>>>
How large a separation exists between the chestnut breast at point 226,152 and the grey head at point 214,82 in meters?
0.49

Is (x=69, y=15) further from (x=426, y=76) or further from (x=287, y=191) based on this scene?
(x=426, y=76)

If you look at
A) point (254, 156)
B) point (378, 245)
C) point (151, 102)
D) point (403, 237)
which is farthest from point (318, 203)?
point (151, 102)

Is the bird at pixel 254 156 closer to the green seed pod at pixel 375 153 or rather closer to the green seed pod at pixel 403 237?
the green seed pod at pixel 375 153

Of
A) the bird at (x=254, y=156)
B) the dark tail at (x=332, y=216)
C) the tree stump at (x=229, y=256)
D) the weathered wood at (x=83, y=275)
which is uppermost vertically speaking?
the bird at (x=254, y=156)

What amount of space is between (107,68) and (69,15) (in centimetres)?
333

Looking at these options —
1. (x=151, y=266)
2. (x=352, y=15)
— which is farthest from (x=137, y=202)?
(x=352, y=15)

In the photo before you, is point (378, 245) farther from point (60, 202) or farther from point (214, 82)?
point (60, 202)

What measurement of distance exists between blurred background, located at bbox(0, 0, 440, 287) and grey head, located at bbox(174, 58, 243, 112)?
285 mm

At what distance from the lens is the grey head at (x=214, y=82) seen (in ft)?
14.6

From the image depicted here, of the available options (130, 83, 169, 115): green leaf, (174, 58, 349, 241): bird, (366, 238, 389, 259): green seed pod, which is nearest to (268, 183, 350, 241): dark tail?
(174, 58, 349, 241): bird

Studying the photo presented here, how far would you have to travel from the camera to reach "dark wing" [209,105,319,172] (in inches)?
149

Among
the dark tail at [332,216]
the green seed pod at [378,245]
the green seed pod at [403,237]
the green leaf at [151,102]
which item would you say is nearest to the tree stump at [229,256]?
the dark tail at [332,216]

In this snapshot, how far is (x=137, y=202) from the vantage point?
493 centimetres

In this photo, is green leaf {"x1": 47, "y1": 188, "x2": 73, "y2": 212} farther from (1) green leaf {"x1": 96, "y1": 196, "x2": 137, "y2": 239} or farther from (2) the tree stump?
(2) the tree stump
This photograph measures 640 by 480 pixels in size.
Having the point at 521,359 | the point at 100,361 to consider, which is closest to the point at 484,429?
<<<
◆ PROBLEM STATEMENT
Copy out the lines word for word, starting at the line that contains "This photograph measures" and continuing through the end of the records.

◆ WRITTEN RESPONSE
This photograph measures 640 by 480 pixels in size.
Having the point at 521,359 | the point at 100,361 to consider, which is closest to the point at 484,429?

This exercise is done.